Alabama Code § 15-20A-11(d)(4) prohibits “adult sex offender[s]” who have been convicted of a sex offense involving a child from “resid[ing] or conduct[ing] an overnight visit with a minor,” including their own child.  No exceptions. Plaintiff-Appellee Bruce Henry, who pled guilty to one count of possessing child pornography in 2013, challenges Section 15-20A-11(d)(4) facially and as applied to him.

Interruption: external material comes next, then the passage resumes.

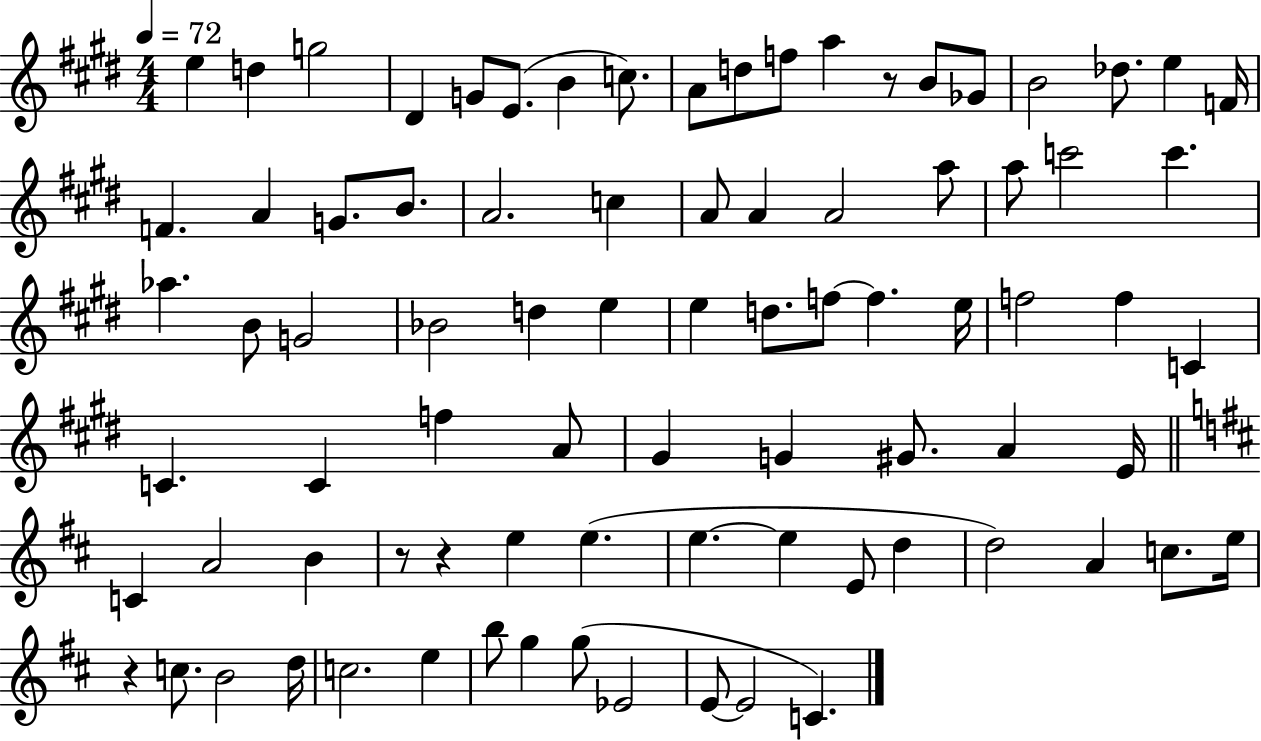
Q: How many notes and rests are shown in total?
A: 83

Henry has completed his term of imprisonment, married, and fathered a son.  But Section 15-20A-11(d)(4) doesn’t allow Henry to live with his son. Henry asserts that Section 15-20A11(d)(4) violates his First Amendment right of intimate association and the Fourteenth Amendment’s guarantees of equal protection of the laws and due process of law. In particular, he argues that Section 15-20A-11(d)(4) interferes with “perhaps the oldest of the fundamental liberty interests” that the Fourteenth Amendment secures, the “fundamental right of parents to make decisions concerning the care, custody, and control of their children,” Troxel v. Granville, 530 U.S. 57, 65–66 (2000) (plurality opinion), which includes the right to “establish a home and bring up children,” Meyer v. Nebraska, 262 U.S. 390, 399 (1923).

We agree. To be sure, Alabama has a compelling reason for its law: to protect children.  And certainly some sex offenders should never have the chance to be near children, including their own.

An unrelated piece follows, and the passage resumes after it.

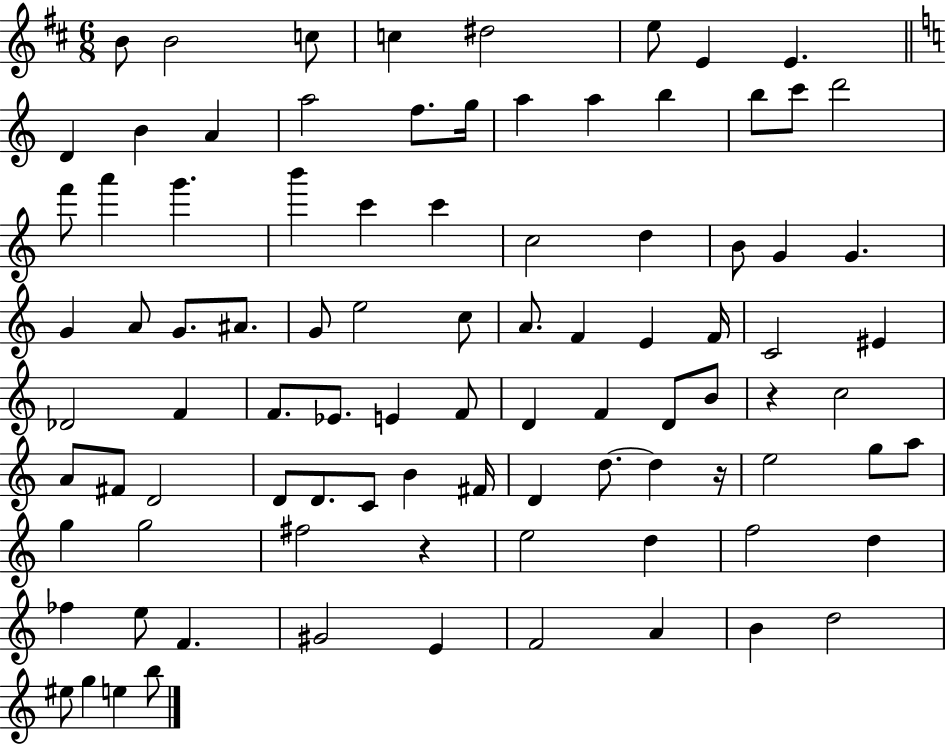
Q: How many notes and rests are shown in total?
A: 92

But Alabama has not narrowly tailored its law to achieve its goal.  The law offers no escape hatch whatsoever. So a person who’s been convicted of a qualifying offense has no chance to avoid the law’s prohibition by proving that they wouldn’t be dangerous to their child. Rather, in every case without fail, Alabama’s law prohibits sex offenders who’ve been convicted of a qualifying offense from residing with their child, even if the individual can prove they present no risk to their child.  As a result, it deprives some individuals convicted of qualifying offenses of their fundamental right to establish a home and bring up their own children, in violation of the Fourteenth Amendment.  And it deprives some children in Alabama of the presence of a parent who may be fit to lovingly care for and raise them.

To understand the vast breadth of Section 15-20A-11(d)(4), consider, for instance, a college freshman convicted of downloading sexually explicit photos their high-school partner sent them.  Under Alabama’s law, that person will necessarily never be able to reside with their child, even if that college freshman does not become a parent until decades after graduating and even if that college freshman never engages in any other sex offense.  The Fourteenth Amendment doesn’t allow for the automatic removal of a parent’s fundamental right to establish a home and raise their child in every circumstance that Section 15-20A-11(d)(4) imposes that penalty.

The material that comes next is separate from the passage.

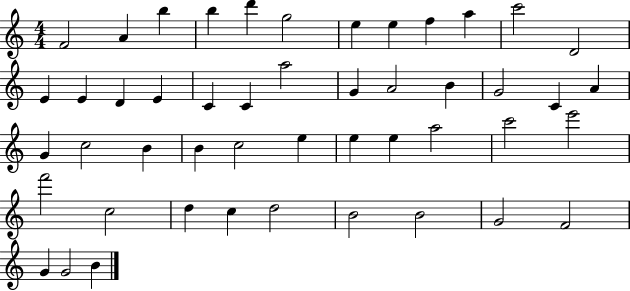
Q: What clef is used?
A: treble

So after careful consideration, and with the benefit of oral argument, we affirm the district court’s holding that Section 1520A-11(d)(4) impermissibly burdens Henry’s fundamental rights to “establish a home and bring up children.” Id. at 399.

But there’s an easy fix for Alabama to defeat as-applied challenges like Henry’s: Alabama can amend its statute to provide parents with a meaningful chance to show that they are fit despite their conviction.  See also infra note 10 (addressing other possible less restrictive alternatives).  Indeed, as far as we can tell, that’s what every other state that strips unfit parents — including those who are sex offenders — of the right to live with their children does.

As this introduction reveals, the panel here concludes that Alabam law violates Bruce Henry's substantive due process rights. And the opinion includes many extended discussions in support of the constitutional conclusion that a "parent’s right to live with their child is deeply rooted in this Nation’s history and tradition."

April 27, 2025 at 12:43 PM | Permalink

Comments

I agree with the court's opinion. What fascinates me is that Florida passed a presumptively unconstitutional law that expands capital punishment to include crimes against children. However, The 11th Circuit opines that a provision that prohibits convicted sex offenders from living with their children violates the 14th Amendment. This signals that courts recognize that certain sex offender statutes are overbearing and unconstitutional, which may lead to amendments regarding sex offender statutes.